LAURA. And Ted?
KATE. [Bitterly.] What about him?
LAURA. You love him.
KATE. No, I don’t, I used to love him.... But I don’t any more. You can’t stay crazy about a man when you give him half your salary every week. You get to hate him.... Oh, it’s worse than hate. It’s contempt.
LAURA. You’ve stuck it out so long.
KATE. Too long.
LAURA. It’ll be different as soon as he strikes something.
KATE. Strikes what? Gold or oil?
LAURA. He’ll find something. It takes time.
KATE. Time is the only thing I haven’t got to spare. Look, I’m twenty-seven.
LAURA. But you don’t look it.
KATE. I do—I have wrinkles.
LAURA. Don’t be silly.
KATE. Around the eyes.
LAURA. You’re imagining.
KATE. And yesterday I found a gray hair.
LAURA. Girls of eighteen sometimes have gray hairs.
KATE. But I feel old!
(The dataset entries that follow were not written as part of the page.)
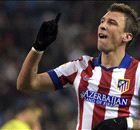 Mandzukic double sends Atleti through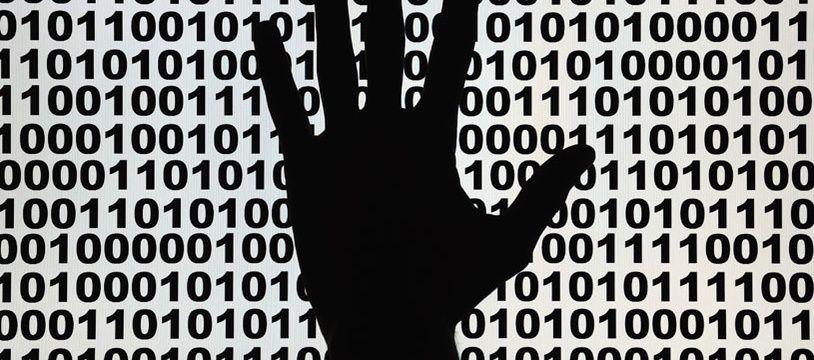 Illustration: sécurité informatique, piratage.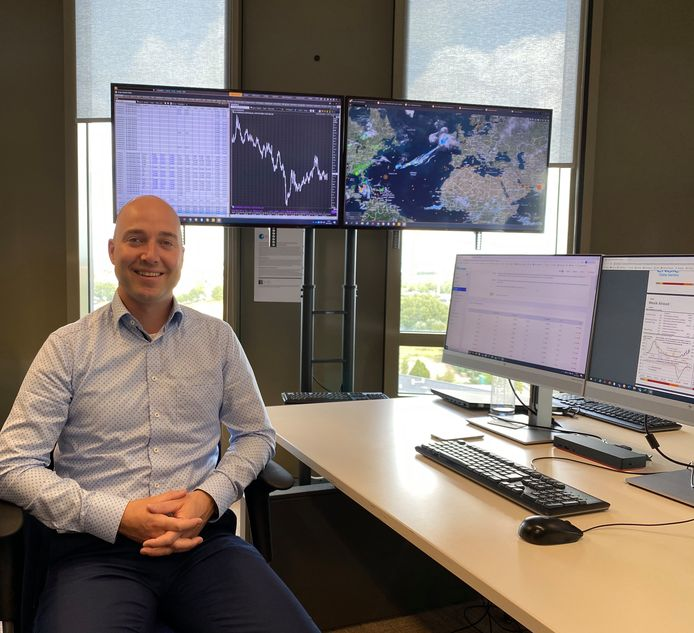 Chris Guth is market desk analist bij ENGIE.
And if I don’t look it now, I will soon. [Pause.] What am I to do, Laura? Keep on working at eighteen dollars a week till I’m forty?—I haven’t a decent thing to wear. I haven’t had a new coat in three years. [Feverishly.] And I’m frightened. Calendars frighten me.—I want to have some fun. I want a man to take me to the Ritz and—pay the check.
LAURA. I know how you feel. Don’t you think that I ... What do you want me to say, Kate?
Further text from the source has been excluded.